Living in Promiscuity: The Multiple Partners of Alpha-Synuclein at the Synapse in Physiology and Pathology

Abstract

Alpha-synuclein (α-syn) is a small protein that, in neurons, localizes predominantly to presynaptic terminals. Due to elevated conformational plasticity, which can be affected by environmental factors, in addition to undergoing disorder-to-order transition upon interaction with different interactants, α-syn is counted among the intrinsically disordered proteins (IDPs) family. As with many other IDPs, α-syn is considered a hub protein. This function is particularly relevant at synaptic sites, where α-syn is abundant and interacts with many partners, such as monoamine transporters, cytoskeletal components, lipid membranes, chaperones and synaptic vesicles (SV)-associated proteins. These protein⁻protein and protein⁻lipid membrane interactions are crucial for synaptic functional homeostasis, and alterations in α-syn can cause disruption of this complex network, and thus a failure of the synaptic machinery. Alterations of the synaptic environment or post-translational modification of α-syn can induce its misfolding, resulting in the formation of oligomers or fibrillary aggregates. These α-syn species are thought to play a pathological role in neurodegenerative disorders with α-syn deposits such as Parkinson's disease (PD), dementia with Lewy bodies (DLB), and multiple system atrophy (MSA), which are referred to as synucleinopathies. Here, we aim at revising the complex and promiscuous role of α-syn at synaptic terminals in order to decipher whether α-syn molecular interactants may influence its conformational state, contributing to its aggregation, or whether they are just affected by it.

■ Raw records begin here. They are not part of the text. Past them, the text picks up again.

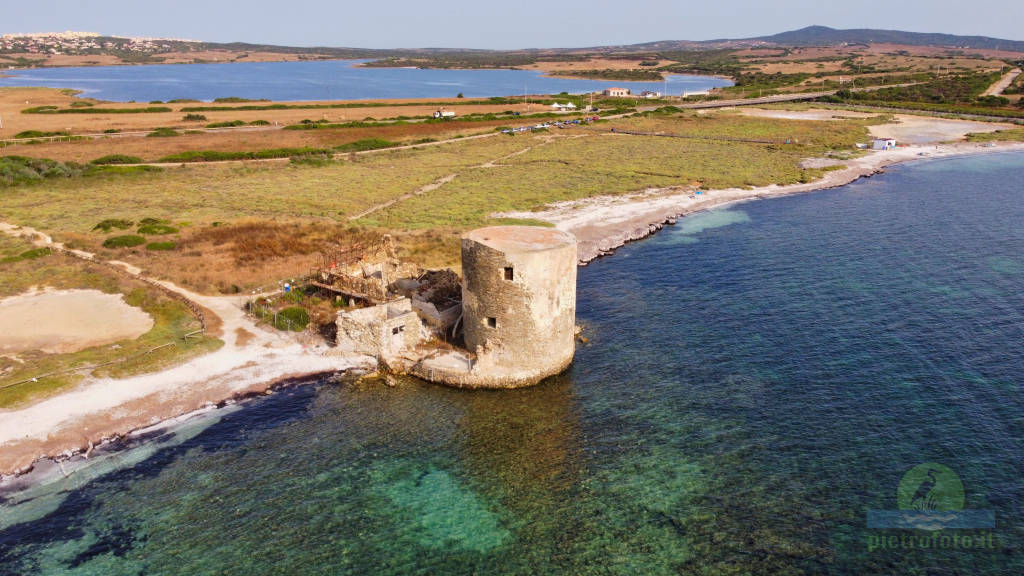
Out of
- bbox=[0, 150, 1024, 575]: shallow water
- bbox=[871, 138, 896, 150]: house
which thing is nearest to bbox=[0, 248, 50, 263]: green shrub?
bbox=[0, 150, 1024, 575]: shallow water

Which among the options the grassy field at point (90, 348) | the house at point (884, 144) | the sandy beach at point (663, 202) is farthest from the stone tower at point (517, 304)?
the house at point (884, 144)

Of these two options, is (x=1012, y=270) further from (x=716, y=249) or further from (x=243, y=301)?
(x=243, y=301)

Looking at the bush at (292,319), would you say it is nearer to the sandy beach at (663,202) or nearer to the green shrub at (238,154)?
the sandy beach at (663,202)

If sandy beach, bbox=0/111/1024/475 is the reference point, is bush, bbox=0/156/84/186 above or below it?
above

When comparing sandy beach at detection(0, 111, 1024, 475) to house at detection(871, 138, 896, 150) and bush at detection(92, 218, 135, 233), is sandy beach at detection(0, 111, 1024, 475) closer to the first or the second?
bush at detection(92, 218, 135, 233)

Keywords: conformational plasticity; interactome; synaptic proteins; synucleinopathies; α-synuclein.

Figure 1

Amino acid sequence and conformational variability of α-synuclein (A). The primary amino acid sequence of α-syn can be divided in three main regions: the N-terminal amphipatic domain, the central part containing the NAC sequence and the C-terminal acidic tail. Pathogenic mutations related to familiar forms of PD and the S129 phosphorylation site are also represented (B). The elevated structural plasticity of α-syn can give rise to the formation of functional dimers, tetramers and oligomers or high molecular weight aggregation-prone oligomers, protofibrils and fibrils.

Figure 2

Role of α-syn in axonal trafficking and synaptic terminals. The image is representative of α-syn interactome in axons (A) and synapses (B). (A) Alpha-synuclein interacts with different motor proteins mediating axonal transport, such as kinesins and dyneins, as well as with microtubules, where it contributes to the polymerization of the single tubulin molecules. (B) At the synapse α-syn plays multiple important roles in SVs trafficking and refilling and in neurotransmitter release and reuptake. Alpha-synuclein aggregation perturbs the distribution and function of its synaptic partners.

Figure 3

Overview of the α-syn interactome at SV. Alpha-synuclein interacts with multiple SV proteins as well as with SV membranes. By orchestrating its SV partners, α-syn contributes to neurotransmitter filling, SV tethering, docking and fusion. Please note that syn III is the abbreviation for synapsin III.